■ Instructions
**a)** Repeat the section of the text on LR sharpening and contrast that opens with the words containing "The overall contrast" and closes with "result alter contrast.".
**b)** Go on writing the text on LR sharpening and contrast, picking up right after its last sentence.

■ Provided passage
######
LR was designed to function as a raw converter and its toolset still reflects that fundamental design bias even though it's frequently used to edit JPEG images. Using LR as it was designed to convert raw files sharpening should be applied in stages. The first sharpening stage occurs as the file is demosaiced. LR doesn't acknowledge this or provide any user control access, other raw converters do. The next stage then is what we call input sharpening. In LR this is done using the Detail panel where the user controls are Amount, Radius, Detail, and Masking. This appears to be a conventional unsharp mask algorithm except for the Detail slider which suggests Adobe may be using a combination unsharp mask algorithm with a little RL thrown in especially at high detail values. Adobe is not going to tell us. So we all look at the results and you can like it or lump it.

Input sharpening should be done with a light hand because at that stage in the process the image may be used in different ways. Final output sharpening should be done when the use for the image is clear. Acknowledging this LR provides the rather crude option to select output sharpening during export as either for print or screen. And good luck googling precisely what it is they do.

The overall contrast of your image is adjusted by pulling or pushing the dark and light ends of your image apart or together. Contrast is the difference between dark and light -- more difference = more contrast and vice versa. Watch the histogram of your image as you move a typical contrast adjustment slider. As you raise contrast the histogram is stretched -- the dark end is pulled darker while the light end is pulled lighter. A crude algorithm will do that proportionately without regard to the starting and ending positions of the two extremes. More sophisticated algorithms will begin to pull apart or push together with regard to clipping at th extremes and may have disproportional clipping protections built in. Curves is a control that allows you to manually reset dark and light positions and as a result alter contrast.
######
■ Stored dataset items
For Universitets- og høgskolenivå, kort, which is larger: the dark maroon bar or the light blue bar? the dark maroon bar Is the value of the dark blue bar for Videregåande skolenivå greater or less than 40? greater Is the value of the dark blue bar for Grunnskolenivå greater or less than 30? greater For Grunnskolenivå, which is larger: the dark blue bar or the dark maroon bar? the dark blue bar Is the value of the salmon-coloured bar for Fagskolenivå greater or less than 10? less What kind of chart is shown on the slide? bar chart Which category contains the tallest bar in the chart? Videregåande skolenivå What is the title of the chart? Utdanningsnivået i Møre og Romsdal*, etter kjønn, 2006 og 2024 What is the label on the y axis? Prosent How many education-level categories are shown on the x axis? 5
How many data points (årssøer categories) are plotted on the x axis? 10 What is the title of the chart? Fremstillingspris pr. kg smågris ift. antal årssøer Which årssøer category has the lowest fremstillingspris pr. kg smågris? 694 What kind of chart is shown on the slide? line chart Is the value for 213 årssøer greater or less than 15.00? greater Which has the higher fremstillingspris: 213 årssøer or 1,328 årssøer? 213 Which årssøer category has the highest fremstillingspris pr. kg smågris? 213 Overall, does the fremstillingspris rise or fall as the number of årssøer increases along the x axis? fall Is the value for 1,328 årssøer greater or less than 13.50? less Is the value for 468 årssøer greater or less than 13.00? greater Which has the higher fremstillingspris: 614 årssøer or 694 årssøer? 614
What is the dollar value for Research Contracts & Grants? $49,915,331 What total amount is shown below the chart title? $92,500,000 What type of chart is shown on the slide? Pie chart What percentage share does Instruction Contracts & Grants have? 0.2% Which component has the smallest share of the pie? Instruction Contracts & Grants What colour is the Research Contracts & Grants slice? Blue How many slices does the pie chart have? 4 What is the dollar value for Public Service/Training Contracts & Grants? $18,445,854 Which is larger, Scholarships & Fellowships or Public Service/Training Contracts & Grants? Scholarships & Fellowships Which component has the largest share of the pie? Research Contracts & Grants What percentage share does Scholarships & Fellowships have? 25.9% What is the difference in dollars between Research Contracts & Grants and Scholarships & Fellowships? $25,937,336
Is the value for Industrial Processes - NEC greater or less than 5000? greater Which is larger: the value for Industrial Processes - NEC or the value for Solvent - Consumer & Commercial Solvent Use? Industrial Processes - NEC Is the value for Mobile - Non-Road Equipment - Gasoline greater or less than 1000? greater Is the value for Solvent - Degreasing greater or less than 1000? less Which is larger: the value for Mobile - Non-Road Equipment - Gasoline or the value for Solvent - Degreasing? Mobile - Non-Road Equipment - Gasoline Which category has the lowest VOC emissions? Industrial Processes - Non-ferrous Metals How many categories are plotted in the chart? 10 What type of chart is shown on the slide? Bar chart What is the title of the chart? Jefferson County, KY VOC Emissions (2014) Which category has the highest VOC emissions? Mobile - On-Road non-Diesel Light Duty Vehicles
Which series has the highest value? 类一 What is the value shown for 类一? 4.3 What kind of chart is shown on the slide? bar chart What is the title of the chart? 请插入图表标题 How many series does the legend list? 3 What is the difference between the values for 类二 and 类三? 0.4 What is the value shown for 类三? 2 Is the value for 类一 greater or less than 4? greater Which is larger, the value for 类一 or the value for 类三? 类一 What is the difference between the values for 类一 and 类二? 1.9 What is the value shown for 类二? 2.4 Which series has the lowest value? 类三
######
■ Answers in order
**a)**
The overall contrast of your image is adjusted by pulling or pushing the dark and light ends of your image apart or together. Contrast is the difference between dark and light -- more difference = more contrast and vice versa. Watch the histogram of your image as you move a typical contrast adjustment slider. As you raise contrast the histogram is stretched -- the dark end is pulled darker while the light end is pulled lighter. A crude algorithm will do that proportionately without regard to the starting and ending positions of the two extremes. More sophisticated algorithms will begin to pull apart or push together with regard to clipping at th extremes and may have disproportional clipping protections built in. Curves is a control that allows you to manually reset dark and light positions and as a result alter contrast.

**b)**
Given the way you worded the question I suspect you may have been asking more about micro contrast as opposed to contrast. Micro contrast is a somewhat different critter. It recent years it's been complicated by confusion over what to call it. LR's Clarity slider adjusts micro contrast. In other vendors software products it's called micro-contrast and/or clarity and/or structure and/or.... This is a tricky subject because it's related to micro contrast in the lens as well as in the demosaicing algorithm. I noted above that sharpening in it's first stage takes place in the demosaicing algorithm. At that stage sharpening and micro contrast are the same thing. Micro contrast is still contrast; the difference between dark and light, but in this case we're not talking about the tonal range over the whole image but rather the difference between closely adjacent midtones. You seem to be looking for very specific "how to" answers to micro contrast implementation. A radius value is used to establish a grid over the image. Within the grid cells contrast between the darker and lighter pixels is increased. Thom Hogan's blog on this topic is pretty good: What is Micro Contrast? | DSLRBodies | Thom Hogan

Back to LR, Adobe provides the Clarity slider as a micro contrast adjustment. There are lots of subtleties in the algorithms that implement micro contrast. Algorithms that enhance micro contrast create a lot of artifacts starting right at the demosaicing beginning. So using them is a juggling act between perceived gain and damage to the image. Comparing the different micro-contrast tools between vendors it's instructive to see the differences.